Graph Neural Networks — Deep Dive
Expressiveness Limits: The Weisfeiler-Leman Test
A fundamental question about GNNs: when can two non-isomorphic graphs produce the same representation? If they can, the GNN can’t distinguish them.
The Weisfeiler-Leman (WL) graph isomorphism test is a classical algorithm for testing graph isomorphism:
- Assign identical colors to all nodes
- Iteratively update each node’s color based on its own color and a multiset of neighbor colors
- Two graphs are “WL-distinct” if the final color histograms differ
Xu et al. (2019) “How Powerful are Graph Neural Networks?” proved:
Theorem: Any message-passing GNN is at most as powerful as the WL test in distinguishing graph structures. Two non-isomorphic graphs that WL cannot distinguish will produce the same representation in any message-passing GNN.
Furthermore, a specific GNN achieves maximum power (equals WL): the Graph Isomorphism Network (GIN):
$$h_v^{(k)} = \text{MLP}^{(k)}\left((1 + \epsilon^{(k)}) h_v^{(k-1)} + \sum_{u \in \mathcal{N}(v)} h_u^{(k-1)}\right)$$
GIN’s sum aggregation (not mean or max) preserves the multiset structure, making it maximally powerful within the message-passing framework.
Beyond WL: Higher-order WL tests (k-WL) consider groups of $k$ nodes. $k$-dimensional GNNs can distinguish more graph structures but at $O(n^k)$ computational cost. 3-WL can distinguish almost all practical molecular graphs; 2-WL is tractable and significantly more expressive than 1-WL (standard MPNN).
Over-Smoothing and Over-Squashing
Over-smoothing: With deep GNNs (many message passing layers), all node representations converge to similar values. The node’s representation becomes dominated by the global graph signal rather than local structure.
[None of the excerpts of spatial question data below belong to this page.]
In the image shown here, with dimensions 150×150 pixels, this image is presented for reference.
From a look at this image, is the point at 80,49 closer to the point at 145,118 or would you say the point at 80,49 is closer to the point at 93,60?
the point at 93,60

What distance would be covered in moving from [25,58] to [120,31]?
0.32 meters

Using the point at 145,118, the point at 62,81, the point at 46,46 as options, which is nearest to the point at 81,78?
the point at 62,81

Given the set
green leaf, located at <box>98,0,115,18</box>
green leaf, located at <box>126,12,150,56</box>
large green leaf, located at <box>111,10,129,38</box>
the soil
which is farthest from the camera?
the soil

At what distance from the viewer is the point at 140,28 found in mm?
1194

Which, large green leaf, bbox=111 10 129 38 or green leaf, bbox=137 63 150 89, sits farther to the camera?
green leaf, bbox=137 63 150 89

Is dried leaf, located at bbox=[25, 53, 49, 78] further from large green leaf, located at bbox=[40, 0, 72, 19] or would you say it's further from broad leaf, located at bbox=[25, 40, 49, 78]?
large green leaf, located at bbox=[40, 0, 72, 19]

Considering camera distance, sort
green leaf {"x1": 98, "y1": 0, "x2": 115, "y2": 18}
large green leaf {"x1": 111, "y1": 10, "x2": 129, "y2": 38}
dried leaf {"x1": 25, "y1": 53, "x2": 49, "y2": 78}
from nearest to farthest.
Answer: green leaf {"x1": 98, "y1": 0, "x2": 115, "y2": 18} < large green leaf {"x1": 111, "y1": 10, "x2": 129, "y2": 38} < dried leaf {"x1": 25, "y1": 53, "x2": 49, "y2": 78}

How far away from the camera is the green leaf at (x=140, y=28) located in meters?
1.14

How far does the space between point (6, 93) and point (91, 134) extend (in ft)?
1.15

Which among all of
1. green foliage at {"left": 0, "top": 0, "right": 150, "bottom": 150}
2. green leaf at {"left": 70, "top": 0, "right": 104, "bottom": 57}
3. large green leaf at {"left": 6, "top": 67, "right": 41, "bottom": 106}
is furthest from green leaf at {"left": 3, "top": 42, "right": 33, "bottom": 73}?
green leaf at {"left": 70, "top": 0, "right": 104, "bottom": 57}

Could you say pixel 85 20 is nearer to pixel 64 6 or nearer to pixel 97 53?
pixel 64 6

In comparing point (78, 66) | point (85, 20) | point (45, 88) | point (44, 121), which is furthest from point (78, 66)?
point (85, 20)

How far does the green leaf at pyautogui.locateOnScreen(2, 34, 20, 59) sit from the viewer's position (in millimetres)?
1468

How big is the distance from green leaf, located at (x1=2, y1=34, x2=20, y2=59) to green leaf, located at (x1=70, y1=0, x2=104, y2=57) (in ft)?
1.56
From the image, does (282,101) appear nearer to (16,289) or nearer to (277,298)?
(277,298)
Formally: with $k$ layers, each node aggregates from its $k$-hop neighborhood. For $k$ larger than the graph’s diameter, every node essentially sees the entire graph. The representations converge exponentially fast to the stationary distribution of a random walk on the graph.
Mitigation:
- Residual/skip connections across GNN layers (similar to ResNet)
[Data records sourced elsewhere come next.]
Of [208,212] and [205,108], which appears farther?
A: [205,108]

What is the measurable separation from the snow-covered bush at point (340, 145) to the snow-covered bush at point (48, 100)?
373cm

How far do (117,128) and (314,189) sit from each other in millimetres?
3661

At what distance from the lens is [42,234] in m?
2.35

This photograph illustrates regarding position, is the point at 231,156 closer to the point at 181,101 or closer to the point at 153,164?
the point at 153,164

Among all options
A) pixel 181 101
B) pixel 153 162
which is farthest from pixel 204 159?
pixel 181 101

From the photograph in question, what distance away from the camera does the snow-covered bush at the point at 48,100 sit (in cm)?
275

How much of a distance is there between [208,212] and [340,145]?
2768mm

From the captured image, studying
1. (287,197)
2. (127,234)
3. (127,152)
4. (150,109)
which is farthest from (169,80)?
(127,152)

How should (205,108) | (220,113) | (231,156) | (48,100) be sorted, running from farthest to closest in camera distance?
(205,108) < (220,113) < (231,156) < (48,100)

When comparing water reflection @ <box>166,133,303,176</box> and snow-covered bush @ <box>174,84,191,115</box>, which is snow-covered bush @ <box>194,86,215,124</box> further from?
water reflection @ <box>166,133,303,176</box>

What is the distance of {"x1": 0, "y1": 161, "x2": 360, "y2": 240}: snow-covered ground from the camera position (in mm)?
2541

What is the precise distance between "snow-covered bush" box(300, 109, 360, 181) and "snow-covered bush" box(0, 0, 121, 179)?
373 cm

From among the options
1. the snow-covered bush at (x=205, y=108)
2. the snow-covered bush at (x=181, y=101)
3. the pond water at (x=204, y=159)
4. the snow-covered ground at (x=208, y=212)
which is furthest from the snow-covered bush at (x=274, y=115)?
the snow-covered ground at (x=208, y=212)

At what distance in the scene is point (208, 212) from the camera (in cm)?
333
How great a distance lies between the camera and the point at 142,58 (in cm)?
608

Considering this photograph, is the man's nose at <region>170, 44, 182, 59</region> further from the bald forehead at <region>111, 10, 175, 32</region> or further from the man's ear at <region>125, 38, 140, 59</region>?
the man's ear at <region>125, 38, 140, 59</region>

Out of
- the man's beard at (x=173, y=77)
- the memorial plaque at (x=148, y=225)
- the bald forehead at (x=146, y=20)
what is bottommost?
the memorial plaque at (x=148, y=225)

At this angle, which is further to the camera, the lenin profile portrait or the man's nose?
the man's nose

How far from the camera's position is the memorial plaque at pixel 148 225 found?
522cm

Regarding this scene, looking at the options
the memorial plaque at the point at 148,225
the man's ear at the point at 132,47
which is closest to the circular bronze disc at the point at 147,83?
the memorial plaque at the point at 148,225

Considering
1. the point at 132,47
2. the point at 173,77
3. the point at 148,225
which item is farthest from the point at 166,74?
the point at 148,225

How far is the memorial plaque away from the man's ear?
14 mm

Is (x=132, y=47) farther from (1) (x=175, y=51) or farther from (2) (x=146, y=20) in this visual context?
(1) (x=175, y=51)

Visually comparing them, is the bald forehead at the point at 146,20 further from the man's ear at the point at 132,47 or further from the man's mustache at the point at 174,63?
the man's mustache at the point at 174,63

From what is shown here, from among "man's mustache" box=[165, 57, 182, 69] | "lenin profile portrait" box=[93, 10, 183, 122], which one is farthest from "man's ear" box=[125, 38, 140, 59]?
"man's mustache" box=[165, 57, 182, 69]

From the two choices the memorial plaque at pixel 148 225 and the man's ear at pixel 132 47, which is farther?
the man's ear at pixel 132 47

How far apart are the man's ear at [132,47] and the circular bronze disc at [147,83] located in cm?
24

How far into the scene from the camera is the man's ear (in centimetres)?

- Normalization per node (LayerNorm)
- DropEdge: randomly remove edges during training to prevent over-smoothing
- GRAND (Graph Random Neural Networks): uses random propagation augmentation
Over-squashing: Long-range information must be squeezed through narrow graph bottlenecks — exponentially more information from farther neighborhoods must be compressed into the same-size representation.
The aggregation at a node after $k$ steps contains information from $O(\text{degree}^k)$ nodes compressed into a fixed-size vector. For a graph with maximum degree $d$ and $k=5$ layers: up to $d^5$ nodes’ information in one vector.
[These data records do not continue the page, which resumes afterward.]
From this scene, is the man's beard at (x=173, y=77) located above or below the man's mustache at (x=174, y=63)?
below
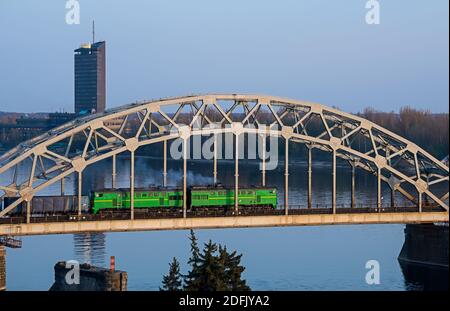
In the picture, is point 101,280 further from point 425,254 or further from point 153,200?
point 425,254

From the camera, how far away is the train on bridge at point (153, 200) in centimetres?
Answer: 5509

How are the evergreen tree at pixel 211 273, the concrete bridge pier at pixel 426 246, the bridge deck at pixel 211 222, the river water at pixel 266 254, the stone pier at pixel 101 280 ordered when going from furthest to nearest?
1. the concrete bridge pier at pixel 426 246
2. the river water at pixel 266 254
3. the bridge deck at pixel 211 222
4. the stone pier at pixel 101 280
5. the evergreen tree at pixel 211 273

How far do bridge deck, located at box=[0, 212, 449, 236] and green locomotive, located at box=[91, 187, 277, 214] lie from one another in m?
4.01

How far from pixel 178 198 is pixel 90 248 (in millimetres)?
9502

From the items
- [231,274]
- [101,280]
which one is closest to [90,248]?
[101,280]

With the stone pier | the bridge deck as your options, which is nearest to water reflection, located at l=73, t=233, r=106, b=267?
the bridge deck

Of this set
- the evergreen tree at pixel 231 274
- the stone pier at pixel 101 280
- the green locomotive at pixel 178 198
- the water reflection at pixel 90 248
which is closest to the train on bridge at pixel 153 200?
the green locomotive at pixel 178 198

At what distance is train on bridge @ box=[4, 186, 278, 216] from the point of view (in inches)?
2169

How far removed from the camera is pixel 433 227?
61.8 m

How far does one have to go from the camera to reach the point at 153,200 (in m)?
58.2

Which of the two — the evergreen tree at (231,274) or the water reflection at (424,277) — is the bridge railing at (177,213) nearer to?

For tasks requiring long-range dependencies (e.g., protein function depending on spatially distant residues), MPNN is fundamentally limited. Graph transformers address this.
Graph Transformers
Applying attention directly over all pairs of nodes:
$$z_i = \sum_{j \in V} \alpha_{ij} V h_j, \quad \alpha_{ij} = \text{softmax}_j\left(\frac{(Q h_i) \cdot (K h_j)}{\sqrt{d_k}}\right)$$
This gives $O(n^2)$ complexity but allows direct long-range interaction without bottlenecks.
Positional encodings for graphs: Transformers use position encodings to inject structure. For graphs, there’s no canonical node ordering. Options:
- Laplacian eigenvectors: First $k$ eigenvectors of the graph Laplacian serve as node positional encodings
- Random walk positional encoding: $\text{PE}i = [\text{RW}{ii}^1, \text{RW}{ii}^2, …, \text{RW}{ii}^k]$ (landing probability at node $i$ after $k$ random walk steps from $i$)
- Graph distance encodings: Pairwise shortest-path distances between nodes
GraphGPS (Rampášek et al., 2022): Combines message passing (local, structure-aware) with attention (global, long-range) in each layer: $$h_v^{MPNN} = \text{MPNN_layer}({h_v, h_u : u \in \mathcal{N}(v)})$$ $$h_v^{out} = h_v^{MPNN} + \text{MultiHeadAttn}(h_v^{MPNN}, H^{MPNN})$$
GraphGPS consistently outperforms pure MPNN and pure transformer on long-range graph benchmarks.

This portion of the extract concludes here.